El corazón del hombre siempre tiene ansias de plenitud, de perfección, de belleza, de verdad, de bien, de vida que solo alcanzaremos en Jesús
Hechos, 5,27-33; Sal
33; Juan
3, 31-36
‘El que cree en el
Hijo posee la vida eterna’.
Todo es una invitación a creer en Jesús, a poner toda nuestra fe en El.
El corazón del hombre siempre tiene ansias de plenitud,
de perfección, de belleza, de verdad, de bien, de vida. Pues toda esa plenitud
al tenemos en Jesús. En El hemos de poner toda nuestra fe. El nos alcanzará la
vida en plenitud, la vida eterna. ‘El que
cree en el Hijo posee la vida eterna’, que nos ha dicho hoy el evangelista.
Por eso todo nuestro deseo ha de ser querer conocer a
Jesús, encontrarnos con Jesús para llenarnos de su vida.
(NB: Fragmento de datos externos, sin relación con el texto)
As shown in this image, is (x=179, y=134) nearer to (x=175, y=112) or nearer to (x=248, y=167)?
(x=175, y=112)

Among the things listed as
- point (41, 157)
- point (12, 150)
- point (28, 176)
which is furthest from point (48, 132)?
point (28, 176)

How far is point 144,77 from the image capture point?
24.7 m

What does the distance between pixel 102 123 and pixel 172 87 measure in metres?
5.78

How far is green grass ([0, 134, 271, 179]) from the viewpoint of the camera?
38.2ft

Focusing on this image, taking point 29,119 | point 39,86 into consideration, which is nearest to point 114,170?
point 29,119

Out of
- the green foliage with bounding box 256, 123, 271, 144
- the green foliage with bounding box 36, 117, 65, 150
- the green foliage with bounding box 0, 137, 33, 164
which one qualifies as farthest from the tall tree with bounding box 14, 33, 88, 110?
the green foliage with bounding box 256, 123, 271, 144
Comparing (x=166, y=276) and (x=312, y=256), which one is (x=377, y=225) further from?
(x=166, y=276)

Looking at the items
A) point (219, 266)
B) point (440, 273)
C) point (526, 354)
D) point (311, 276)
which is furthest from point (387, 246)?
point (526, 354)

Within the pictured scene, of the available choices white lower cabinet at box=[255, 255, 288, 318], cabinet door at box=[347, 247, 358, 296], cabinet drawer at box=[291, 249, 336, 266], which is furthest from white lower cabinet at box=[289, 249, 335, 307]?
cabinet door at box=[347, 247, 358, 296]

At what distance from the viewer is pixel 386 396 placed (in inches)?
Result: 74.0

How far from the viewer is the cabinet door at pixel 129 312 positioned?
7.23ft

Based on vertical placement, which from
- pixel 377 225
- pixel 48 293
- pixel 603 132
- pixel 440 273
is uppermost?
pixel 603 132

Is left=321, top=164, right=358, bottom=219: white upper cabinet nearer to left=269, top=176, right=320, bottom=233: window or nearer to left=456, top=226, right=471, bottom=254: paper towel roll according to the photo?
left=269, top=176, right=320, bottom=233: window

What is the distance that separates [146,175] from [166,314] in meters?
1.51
Como aquellos que nos cuenta
el evangelio que un día vinieron hasta los apóstoles para decirles que querían
conocer a Jesús. Pero conocerlo no es mirarlo de lejos, como si fuéramos unos
espectadores que nos contentamos con verlo pasar. Tenemos que abrirle las
puertas de nuestra casa, de nuestro corazón, dejar que Jesús entre en nosotros
para que se haga vida en nosotros, para que nos llene de su vida. Zaqueo estaba
queriendo contemplar a Jesús que pasaba desde lo alto de la higuera, pero Jesús
viene a decirle que eso no es suficiente; que está bien esa primera curiosidad,
pero es necesario algo más. Por eso Jesús le está diciendo que lo reciba en su
casa. Y su vida cambió.
Como tiene que cambiar nuestra vida cuando de verdad
nos encontramos con Jesús. Ya no podemos callar lo que hemos visto y oído, lo
que hemos experimentado. Como les decían los apóstoles a aquellos que querían
prohibirles hablar de Jesús. No podían callar. Allá en su conciencia estaban
sintiendo la voz de Dios que les enviaba a ser testigos y esa voz de Dios no la
podían desoír, ese mandato del Señor no lo podían desobedecer.
‘Nosotros somos
testigos’ dicen los
apóstoles ante el Sanedrín. El Espíritu de Jesús esta en nosotros, tenemos que
proclamar, tenemos que anunciar el nombre de Jesús como nuestro único Salvador.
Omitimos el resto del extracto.